Commoditisation, “The Internet of Things” and the dramatic growth in intelligent device adoption are forcing many vendors to go through an enormous transformation. The vendors mainly are saying it’s going to be a year for I.T. execs to refocus on revenue growth versus cost savings and a return to innovation and growth. The empowered buyers though are now taking more time to make each decision and are using a wider variety of sources to make that decision. Today with online resources, peer communities and social resources buyers now have more independent sources of information and as a result expectations are elevated beyond mere sales pitches to value-added consultative advice.
For marketing departments, the time of high spending across a wide assortment of programs has given way to bare-bones budgeting. It’s not that marketing’s overall charter has changed, but its funding levels clearly have. We are in interesting times, who wins the next round though is becoming harder to predict because the rules and the markets are somewhat fuzzy.

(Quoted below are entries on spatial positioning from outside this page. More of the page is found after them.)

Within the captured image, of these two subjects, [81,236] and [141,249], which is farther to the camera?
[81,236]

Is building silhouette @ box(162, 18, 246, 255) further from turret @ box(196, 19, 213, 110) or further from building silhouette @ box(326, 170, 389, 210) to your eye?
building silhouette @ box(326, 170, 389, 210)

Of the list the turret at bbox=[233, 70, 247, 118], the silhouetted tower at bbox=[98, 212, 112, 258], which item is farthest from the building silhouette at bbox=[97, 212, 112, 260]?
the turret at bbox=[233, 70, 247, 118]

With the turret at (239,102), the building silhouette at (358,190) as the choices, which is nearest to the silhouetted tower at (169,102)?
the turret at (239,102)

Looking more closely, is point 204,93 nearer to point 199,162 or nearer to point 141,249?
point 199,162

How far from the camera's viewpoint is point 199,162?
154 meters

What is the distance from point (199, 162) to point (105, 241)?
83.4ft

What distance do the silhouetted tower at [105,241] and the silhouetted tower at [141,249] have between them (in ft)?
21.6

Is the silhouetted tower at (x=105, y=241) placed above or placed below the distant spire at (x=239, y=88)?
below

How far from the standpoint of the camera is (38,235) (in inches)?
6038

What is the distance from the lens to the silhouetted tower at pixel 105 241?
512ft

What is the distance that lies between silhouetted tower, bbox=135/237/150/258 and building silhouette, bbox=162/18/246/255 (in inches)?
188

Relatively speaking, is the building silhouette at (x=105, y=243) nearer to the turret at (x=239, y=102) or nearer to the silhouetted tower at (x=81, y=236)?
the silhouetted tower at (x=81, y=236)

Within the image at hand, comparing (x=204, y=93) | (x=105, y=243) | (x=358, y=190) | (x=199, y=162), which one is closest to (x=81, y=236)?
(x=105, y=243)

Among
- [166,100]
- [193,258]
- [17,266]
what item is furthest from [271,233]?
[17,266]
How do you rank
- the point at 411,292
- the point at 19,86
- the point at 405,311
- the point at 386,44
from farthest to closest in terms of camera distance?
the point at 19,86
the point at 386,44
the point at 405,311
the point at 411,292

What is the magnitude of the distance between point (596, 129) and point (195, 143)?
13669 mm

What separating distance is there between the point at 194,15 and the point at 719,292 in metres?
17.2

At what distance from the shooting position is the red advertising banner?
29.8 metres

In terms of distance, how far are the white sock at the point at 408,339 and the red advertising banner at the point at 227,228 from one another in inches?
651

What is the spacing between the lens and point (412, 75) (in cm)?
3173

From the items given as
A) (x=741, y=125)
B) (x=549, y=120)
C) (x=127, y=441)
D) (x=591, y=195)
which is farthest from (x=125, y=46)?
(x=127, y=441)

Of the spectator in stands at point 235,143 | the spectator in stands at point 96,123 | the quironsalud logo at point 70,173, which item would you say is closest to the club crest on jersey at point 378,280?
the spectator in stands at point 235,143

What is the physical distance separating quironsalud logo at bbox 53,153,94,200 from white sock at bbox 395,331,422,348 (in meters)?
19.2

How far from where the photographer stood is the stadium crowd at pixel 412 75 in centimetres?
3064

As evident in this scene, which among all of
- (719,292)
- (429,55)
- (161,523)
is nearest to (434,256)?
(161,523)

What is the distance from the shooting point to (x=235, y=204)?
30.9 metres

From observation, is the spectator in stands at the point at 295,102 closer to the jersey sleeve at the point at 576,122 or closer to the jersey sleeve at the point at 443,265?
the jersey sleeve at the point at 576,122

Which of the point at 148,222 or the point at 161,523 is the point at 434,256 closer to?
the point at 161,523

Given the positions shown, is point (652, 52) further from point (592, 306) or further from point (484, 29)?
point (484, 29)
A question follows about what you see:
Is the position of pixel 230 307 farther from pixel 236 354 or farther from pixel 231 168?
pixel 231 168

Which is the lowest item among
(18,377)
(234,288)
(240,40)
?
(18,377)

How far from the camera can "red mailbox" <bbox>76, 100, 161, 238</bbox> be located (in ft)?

Nearly half a dozen vendors have announced new tablets for markets for this year already. Companies are taking different product strategies in response to declining PC consumer sales and the increasing mobile-computing demands. Mobile technology is expanding the digital frontiers far beyond what was even imaginable a year or so ago.
Keynote speakers at many recent events have been united in extolling the merits of mobility, the cloud, big data, the internet of many things and of course broadband and security. The Kickstart 2013 conference on the Sunshine Coast last week certainly highlighted that there is no shortage of issue to be discussed when we delve into the technology trends shaping 2013.
Inside organisations there are fewer servers being sold these days, that’s partly due to the consolidation created by virtualisation and also because not all computing is actually being done in-house anymore. Moreover users may not need all the features of software applications which increasingly will put pressure on the traditional software vendors. We wonder what else may be seen as dinosaurs in the future, this will leave vendors in a quandary about what to do and given many of their recent moves it appears they will be reaching far beyond their normal market sectors.
Today it amazes me at the many conferences and media events that I attend, when so many firms are concerned with brand building and brand equity, why are we still seeing so many techno-slogans that blur the value proposition of the brand? Why spend money on tagline trivialities that confuse customers rather than intrigue or provoke them? Brand equity does not live in the quality or character of a company’s product or service; it lives in the relationship between the vendor and its customers. Relationships define brands and brands define relationships.
Information technology is not in itself an indicator of the new economy, what is extremely important is how technology is being used to create new business models and increase our productivity. Information can be used to transform old industries into world leaders in areas such as agricultural research, mining, medical devices, fast services and the like. The challenge for us is to tell new stories about Australia in new ways. Australia is also an early adopter of new technology, e.g. the internet, mobile phones, the cloud etc. In a marketing sense we should also not sell the Australian performance short as a new economy player driven by technology.